- TO DO
The whole listing is to be transcribed exactly as it stands.

* * * *

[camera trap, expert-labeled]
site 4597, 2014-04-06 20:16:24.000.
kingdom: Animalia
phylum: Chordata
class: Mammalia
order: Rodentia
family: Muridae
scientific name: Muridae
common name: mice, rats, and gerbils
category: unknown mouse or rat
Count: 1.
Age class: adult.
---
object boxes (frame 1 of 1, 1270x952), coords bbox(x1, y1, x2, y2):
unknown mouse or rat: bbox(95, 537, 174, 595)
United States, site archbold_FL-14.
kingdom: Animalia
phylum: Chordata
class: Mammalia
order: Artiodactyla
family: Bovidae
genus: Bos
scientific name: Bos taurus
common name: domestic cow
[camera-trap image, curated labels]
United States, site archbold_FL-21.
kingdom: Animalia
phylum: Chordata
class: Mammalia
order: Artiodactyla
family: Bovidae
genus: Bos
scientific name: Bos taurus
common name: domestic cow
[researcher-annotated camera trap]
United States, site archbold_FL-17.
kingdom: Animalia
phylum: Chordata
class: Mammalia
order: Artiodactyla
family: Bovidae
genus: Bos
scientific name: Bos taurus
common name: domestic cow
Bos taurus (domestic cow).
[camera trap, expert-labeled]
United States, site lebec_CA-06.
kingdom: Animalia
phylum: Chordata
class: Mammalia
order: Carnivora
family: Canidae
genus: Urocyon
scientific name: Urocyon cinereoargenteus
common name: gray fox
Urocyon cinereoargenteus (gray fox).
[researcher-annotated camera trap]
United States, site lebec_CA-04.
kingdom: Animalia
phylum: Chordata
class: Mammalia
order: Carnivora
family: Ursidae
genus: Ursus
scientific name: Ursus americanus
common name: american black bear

* * * *

- THE COMPLETED TASK
[camera trap, expert-labeled]
site 4597, 2014-04-06 20:16:24.000.
kingdom: Animalia
phylum: Chordata
class: Mammalia
order: Rodentia
family: Muridae
scientific name: Muridae
common name: mice, rats, and gerbils
category: unknown mouse or rat
Count: 1.
Age class: adult.
---
object boxes (frame 1 of 1, 1270x952), coords bbox(x1, y1, x2, y2):
unknown mouse or rat: bbox(95, 537, 174, 595)
United States, site archbold_FL-14.
kingdom: Animalia
phylum: Chordata
class: Mammalia
order: Artiodactyla
family: Bovidae
genus: Bos
scientific name: Bos taurus
common name: domestic cow
[camera-trap image, curated labels]
United States, site archbold_FL-21.
kingdom: Animalia
phylum: Chordata
class: Mammalia
order: Artiodactyla
family: Bovidae
genus: Bos
scientific name: Bos taurus
common name: domestic cow
[researcher-annotated camera trap]
United States, site archbold_FL-17.
kingdom: Animalia
phylum: Chordata
class: Mammalia
order: Artiodactyla
family: Bovidae
genus: Bos
scientific name: Bos taurus
common name: domestic cow
Bos taurus (domestic cow).
[camera trap, expert-labeled]
United States, site lebec_CA-06.
kingdom: Animalia
phylum: Chordata
class: Mammalia
order: Carnivora
family: Canidae
genus: Urocyon
scientific name: Urocyon cinereoargenteus
common name: gray fox
Urocyon cinereoargenteus (gray fox).
[researcher-annotated camera trap]
United States, site lebec_CA-04.
kingdom: Animalia
phylum: Chordata
class: Mammalia
order: Carnivora
family: Ursidae
genus: Ursus
scientific name: Ursus americanus
common name: american black bear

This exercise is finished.